** START Text extract **
# How far we've gone...



## Just a Guy (Mar 27, 2012)

As I was driving today, I noticed my odometer was coming up on the 100k mark. This isn't my first car, nor even the only one I'm currently driving so it represents only a small fraction of my overall driving.

Then I thought about the fact that it's only about 40k to circumnavigate the globe and I wonder how much travel I've really done in my life, compared to say a couple generations before me, who may never have travelled more than a couple hundred miles from the farm...

When you think about other forms of travel, like planes, boats, trains...this really is a time of "movers and shakers".


----------



## Plugging Along (Jan 3, 2011)

I think because of the ease of travel now, the world again has become a much smaller place. 

I have been reading with my kids a series based on some facts on the pioneers and what they had to go through. It's been just over a century and I am amazed at all the changes. 

A couple of chapters talked about the father having to go find work because his crops were destroyed, he walked over 200miles to find work. I am amazed at readon what they find 'short' distant son such harsh climates. The kids walked 3-4 miles to school. My kids are just under 2 km is considered outside the walk zone where I am. 

I sometimes am in awe at all our society has to offer and yet, doesn't take advantage of it.


----------



## Eclectic12 (Oct 20, 2010)

Just a Guy said:


> ... Then I thought about the fact that it's only about 40k to circumnavigate the globe and I wonder how much travel I've really done in my life, compared to say a couple generations before me, who may never have travelled more than a couple hundred miles from the farm...
> 
> When you think about other forms of travel, like planes, boats, trains...this really is a time of "movers and shakers".


Interesting question ... the median/average may be up but without a more complete family history, I'm not sure how it would all work out. 

Two generations ago for my family includes migrations from Russia/Poland and an adventurer who went from England to South Africa to Canada. Two generations ago for my brother-in-law seems to mean staying put in the Windsor area.


With the most detailed history having been stolen and those with interest not yet having time to rebuild the history ... it might take a while.
** END Text extract **
__Aim 1__. In the forum thread on travel, how far did the father in the pioneer book walk to find work?
__Aim 2__. List every country or other place named in the forum thread on travel.
__Aim 3__. Pick up the forum thread on travel after its last sentence and write what comes next.
** START Supplied information **
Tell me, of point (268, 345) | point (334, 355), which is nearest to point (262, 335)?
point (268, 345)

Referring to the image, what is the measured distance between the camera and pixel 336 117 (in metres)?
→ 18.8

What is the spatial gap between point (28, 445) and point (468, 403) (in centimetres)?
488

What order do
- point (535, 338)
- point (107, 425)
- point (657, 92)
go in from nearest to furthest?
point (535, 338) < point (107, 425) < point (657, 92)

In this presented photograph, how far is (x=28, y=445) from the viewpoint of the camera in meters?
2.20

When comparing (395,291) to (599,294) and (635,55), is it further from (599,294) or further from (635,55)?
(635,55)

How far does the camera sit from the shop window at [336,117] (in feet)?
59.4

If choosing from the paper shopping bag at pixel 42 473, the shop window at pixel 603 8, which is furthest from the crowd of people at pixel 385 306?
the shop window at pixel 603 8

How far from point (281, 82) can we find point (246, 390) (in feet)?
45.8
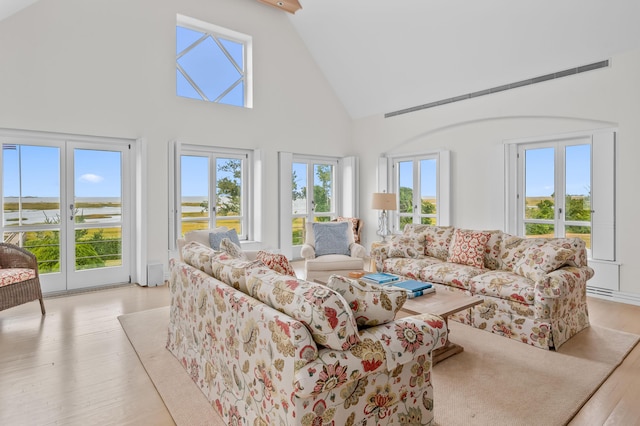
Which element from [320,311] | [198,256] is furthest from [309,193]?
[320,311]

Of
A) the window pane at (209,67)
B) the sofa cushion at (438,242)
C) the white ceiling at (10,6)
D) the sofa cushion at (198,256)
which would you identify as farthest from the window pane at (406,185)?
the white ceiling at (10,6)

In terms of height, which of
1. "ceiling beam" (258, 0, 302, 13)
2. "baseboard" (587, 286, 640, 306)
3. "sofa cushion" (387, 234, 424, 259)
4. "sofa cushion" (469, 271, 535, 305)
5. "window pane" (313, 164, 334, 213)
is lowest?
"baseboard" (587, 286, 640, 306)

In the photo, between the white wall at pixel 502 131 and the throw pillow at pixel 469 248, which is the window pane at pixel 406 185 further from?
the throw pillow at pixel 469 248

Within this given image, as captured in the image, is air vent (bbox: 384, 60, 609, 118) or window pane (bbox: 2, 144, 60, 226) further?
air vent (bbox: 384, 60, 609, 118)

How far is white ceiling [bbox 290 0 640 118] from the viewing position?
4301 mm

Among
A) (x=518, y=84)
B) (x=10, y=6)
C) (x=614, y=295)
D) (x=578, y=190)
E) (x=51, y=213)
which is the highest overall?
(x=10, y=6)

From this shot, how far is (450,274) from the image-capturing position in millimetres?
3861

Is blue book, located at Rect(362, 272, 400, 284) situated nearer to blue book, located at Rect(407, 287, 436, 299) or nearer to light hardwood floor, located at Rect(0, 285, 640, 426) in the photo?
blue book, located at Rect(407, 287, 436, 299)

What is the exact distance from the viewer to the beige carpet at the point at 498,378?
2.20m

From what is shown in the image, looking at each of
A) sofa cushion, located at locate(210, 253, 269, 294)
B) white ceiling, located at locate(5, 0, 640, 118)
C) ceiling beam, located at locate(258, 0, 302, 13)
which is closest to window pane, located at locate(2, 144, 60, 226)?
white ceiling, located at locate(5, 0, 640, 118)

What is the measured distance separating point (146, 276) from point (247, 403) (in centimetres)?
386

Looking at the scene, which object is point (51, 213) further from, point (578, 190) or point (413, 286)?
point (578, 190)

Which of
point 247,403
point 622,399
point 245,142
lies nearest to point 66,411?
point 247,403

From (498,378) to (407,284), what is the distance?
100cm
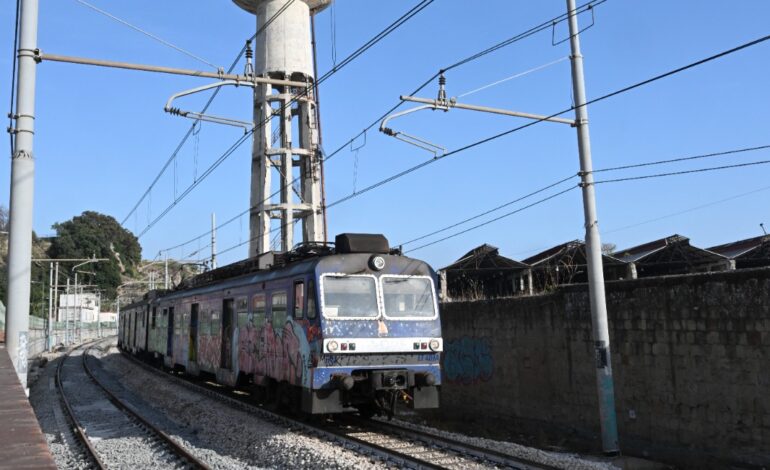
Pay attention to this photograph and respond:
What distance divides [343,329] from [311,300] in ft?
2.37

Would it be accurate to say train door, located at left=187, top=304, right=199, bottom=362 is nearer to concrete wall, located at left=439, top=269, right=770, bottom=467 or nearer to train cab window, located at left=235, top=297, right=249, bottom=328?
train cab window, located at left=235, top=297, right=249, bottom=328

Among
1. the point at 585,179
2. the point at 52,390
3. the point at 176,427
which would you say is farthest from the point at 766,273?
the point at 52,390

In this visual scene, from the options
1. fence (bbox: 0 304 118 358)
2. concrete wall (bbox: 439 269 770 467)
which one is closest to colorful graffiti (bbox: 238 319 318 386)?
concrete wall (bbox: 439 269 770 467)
** END Supplied information **
** START Supplied information **
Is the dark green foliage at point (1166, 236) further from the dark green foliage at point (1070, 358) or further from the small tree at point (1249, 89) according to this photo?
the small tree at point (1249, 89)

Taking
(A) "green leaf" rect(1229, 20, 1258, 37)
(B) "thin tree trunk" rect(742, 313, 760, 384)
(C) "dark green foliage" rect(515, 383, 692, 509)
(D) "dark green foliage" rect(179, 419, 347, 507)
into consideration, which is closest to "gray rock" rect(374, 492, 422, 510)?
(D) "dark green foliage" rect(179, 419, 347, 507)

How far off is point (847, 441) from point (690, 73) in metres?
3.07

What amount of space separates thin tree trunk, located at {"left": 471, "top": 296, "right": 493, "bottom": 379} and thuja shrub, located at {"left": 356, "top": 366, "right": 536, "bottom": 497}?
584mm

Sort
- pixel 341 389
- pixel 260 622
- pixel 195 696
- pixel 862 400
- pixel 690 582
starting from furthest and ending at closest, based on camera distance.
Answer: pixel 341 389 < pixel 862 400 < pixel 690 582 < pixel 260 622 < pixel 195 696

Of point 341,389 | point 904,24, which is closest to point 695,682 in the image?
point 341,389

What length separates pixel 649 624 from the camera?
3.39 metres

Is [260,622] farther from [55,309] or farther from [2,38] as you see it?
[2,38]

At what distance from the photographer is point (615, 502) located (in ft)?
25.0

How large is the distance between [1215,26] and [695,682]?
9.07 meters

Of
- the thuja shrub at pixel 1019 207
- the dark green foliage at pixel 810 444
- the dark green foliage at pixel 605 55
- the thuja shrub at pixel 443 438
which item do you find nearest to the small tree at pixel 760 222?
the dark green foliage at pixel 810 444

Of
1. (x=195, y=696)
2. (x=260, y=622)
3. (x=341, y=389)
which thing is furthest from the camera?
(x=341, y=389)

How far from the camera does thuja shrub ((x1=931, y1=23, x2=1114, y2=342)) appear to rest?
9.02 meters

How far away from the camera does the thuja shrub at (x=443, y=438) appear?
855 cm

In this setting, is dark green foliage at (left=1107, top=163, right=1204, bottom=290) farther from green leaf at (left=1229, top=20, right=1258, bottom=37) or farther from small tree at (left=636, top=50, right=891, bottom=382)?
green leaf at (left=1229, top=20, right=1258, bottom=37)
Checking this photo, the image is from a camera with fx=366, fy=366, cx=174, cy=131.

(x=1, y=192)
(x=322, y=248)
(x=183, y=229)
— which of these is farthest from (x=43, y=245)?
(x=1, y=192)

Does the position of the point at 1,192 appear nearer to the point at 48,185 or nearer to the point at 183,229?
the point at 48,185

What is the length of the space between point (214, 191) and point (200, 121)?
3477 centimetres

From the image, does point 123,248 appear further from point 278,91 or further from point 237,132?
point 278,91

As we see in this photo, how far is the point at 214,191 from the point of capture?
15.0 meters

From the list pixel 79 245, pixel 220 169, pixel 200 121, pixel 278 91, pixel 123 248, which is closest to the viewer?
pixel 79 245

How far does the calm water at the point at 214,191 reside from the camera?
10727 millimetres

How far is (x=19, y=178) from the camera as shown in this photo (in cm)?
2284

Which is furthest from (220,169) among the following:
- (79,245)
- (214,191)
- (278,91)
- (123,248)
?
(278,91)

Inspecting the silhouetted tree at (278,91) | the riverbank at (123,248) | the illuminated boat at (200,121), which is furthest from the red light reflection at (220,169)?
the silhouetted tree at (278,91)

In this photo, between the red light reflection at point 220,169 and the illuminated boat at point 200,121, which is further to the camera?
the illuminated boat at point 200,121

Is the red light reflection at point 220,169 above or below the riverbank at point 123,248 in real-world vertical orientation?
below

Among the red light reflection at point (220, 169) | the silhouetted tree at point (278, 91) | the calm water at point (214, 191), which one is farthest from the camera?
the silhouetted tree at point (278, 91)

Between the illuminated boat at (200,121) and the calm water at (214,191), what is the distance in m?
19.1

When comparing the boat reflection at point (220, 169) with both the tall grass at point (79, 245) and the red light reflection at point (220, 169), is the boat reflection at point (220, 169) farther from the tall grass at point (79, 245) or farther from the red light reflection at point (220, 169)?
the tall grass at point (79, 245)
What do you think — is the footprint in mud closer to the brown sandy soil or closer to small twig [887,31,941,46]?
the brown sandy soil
** END Supplied information **
__Right answer 1__. He walked over 200 miles.

__Right answer 2__. Russia, Poland, England, South Africa, Canada, the Windsor area

__Right answer 3__.
Cheers


----------



## Just a Guy (Mar 27, 2012)

I didn't mean to imply that, despite covering a lot of distance, that we've actually gone anywhere...we could be on one big hamster wheel.

Most people I know have travelled quite a bit however.


----------



## Plugging Along (Jan 3, 2011)

I feel I have gone to lots of places (but not everywhere I would like yet). But yet I always end up at the same plac. I wonder what that means


----------



## Beaver101 (Nov 14, 2011)

Plugging Along said:


> I feel I have gone to lots of places (but not everywhere I would like yet).* But yet I always end up at the same plac. I wonder what that means*


... let me guess, no better place than *home-sweet-home*? each:


----------



## Just a Guy (Mar 27, 2012)

Probably buried his cash in the backyard...


----------



## m3s (Apr 3, 2010)

Does it really all equate to travel though? You could commute 2 hrs/day on a straight 4 lane highway and hardly see a thing and hit 100k kms in about a year. In that case I would consider the mileage more of a waste of time than travel.

Even well traveled Canadians may have actually seen very little of Canada beyond the linear Trans Canada highway (look how big the country is!) I notice the same applies to the whole world - the masses are very concentrated and they hop from point to point.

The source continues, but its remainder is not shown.